La fabbrica di Pegatron era situata vicino a Shanghai, e la sua mansione era molto semplice, almeno in apparenza: fissare con una vite l’altoparlante al telefono, anche se dover svolgere solo questo compito per tutta la giornata non era facile dal punto di vista mentale.
All’interno della fabbrica non erano introducibili apparecchi elettronici. Una volta svolto il suo breve lavoro, Zeng non aveva altro da fare se non aspettare prima dell’arrivo del telefono successivo, senza nemmeno poter ascoltare musica. Anche parlare con gli altri dipendenti era malvisto dai supervisori.
La prima pausa, di circa dieci minuti, aveva luogo dopo circa due ore dopo l’inizio del turno, e per raggiungere il bagno si impiega praticamente tutto il tempo della pausa. Molti operai usano quei dieci minuti per dormire, ma non possono stendersi, o sarebbero segnalati. Quindi lo fanno direttamente sulla sedia che usano per lavorare. Subito dopo, ricominciano a lavorare per altre due ore e poi fermarsi cinquanta minuti per il pranzo in un’enorme mensa.
Grazie a questa ottimizzazione del lavoro e all’opera di circa 200 persone, la catena di montaggio di cui faceva parte Zeng era in grado di assemblare ben 3.600 telefoni al giorno, lavorando per 10,5 ore più un’ora e mezzo dedicata alle pause.
Quando poi il giovane studente finiva il turno, era ospitato per la notte in un dormitorio con otto persone per camera e circa 200 per ogni piano, con un solo bagno per piano.

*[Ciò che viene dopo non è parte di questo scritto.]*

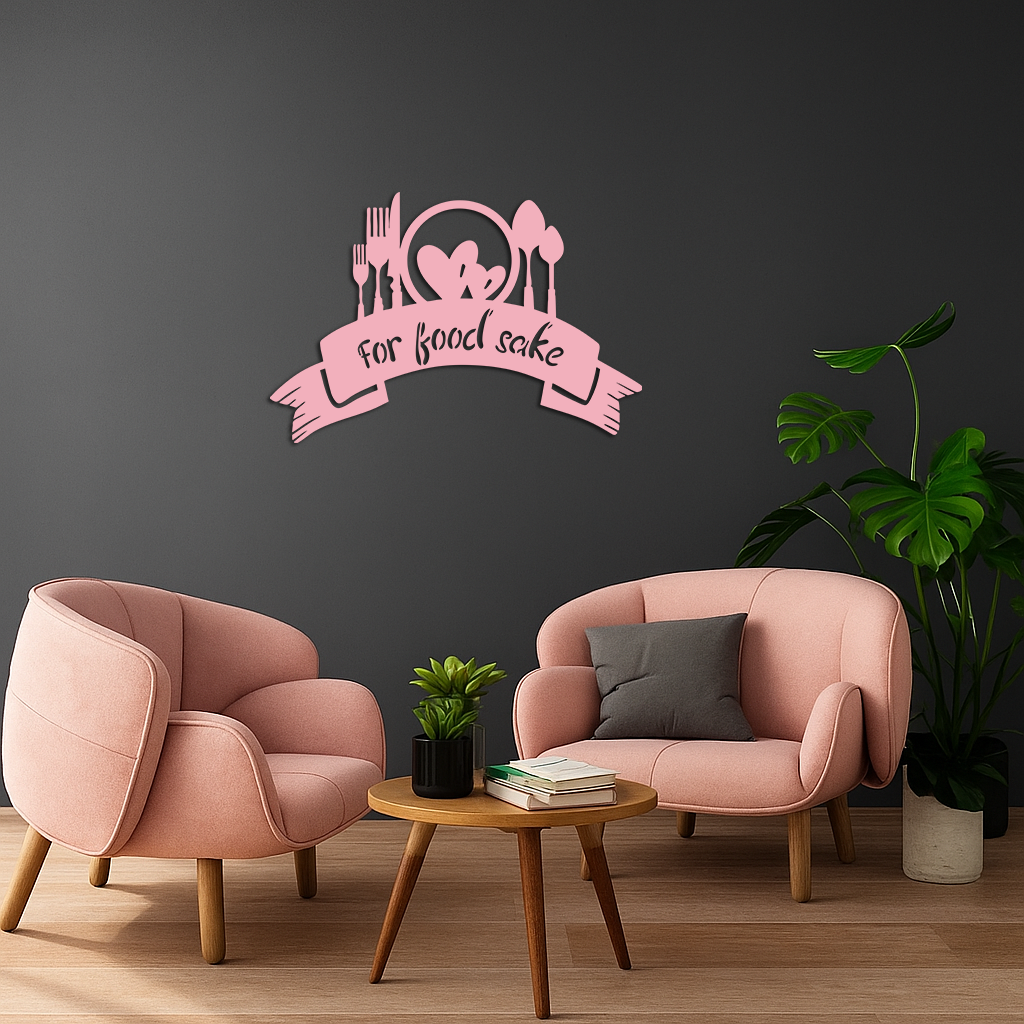 For Food Sake Metal Wall Art – Modern Kitchen & Dining Room Decor - KAFGP139 - Tampa Home & Garden Store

Secondo quanto raccontato sulla sua esperienza, i dirigenti della fabbrica erano inclini a attacchi di rabbia, e capitava che riunissero tutti i lavoratori anche a turno finito solo per urlare contro un dipendente che avesse sbagliato qualcosa durante il suo lavoro.
La cosa che più ha colpito Zeng per quanto riguarda le condizioni di lavoro è la questione degli straordinari, che vengono pagati maggiormente ma sono obbligatori e non volontari, compreso il fatto di essere operativi anche nei giorni festivi, come un suo collega che avrebbe lavorato per undici giorni consecutivi.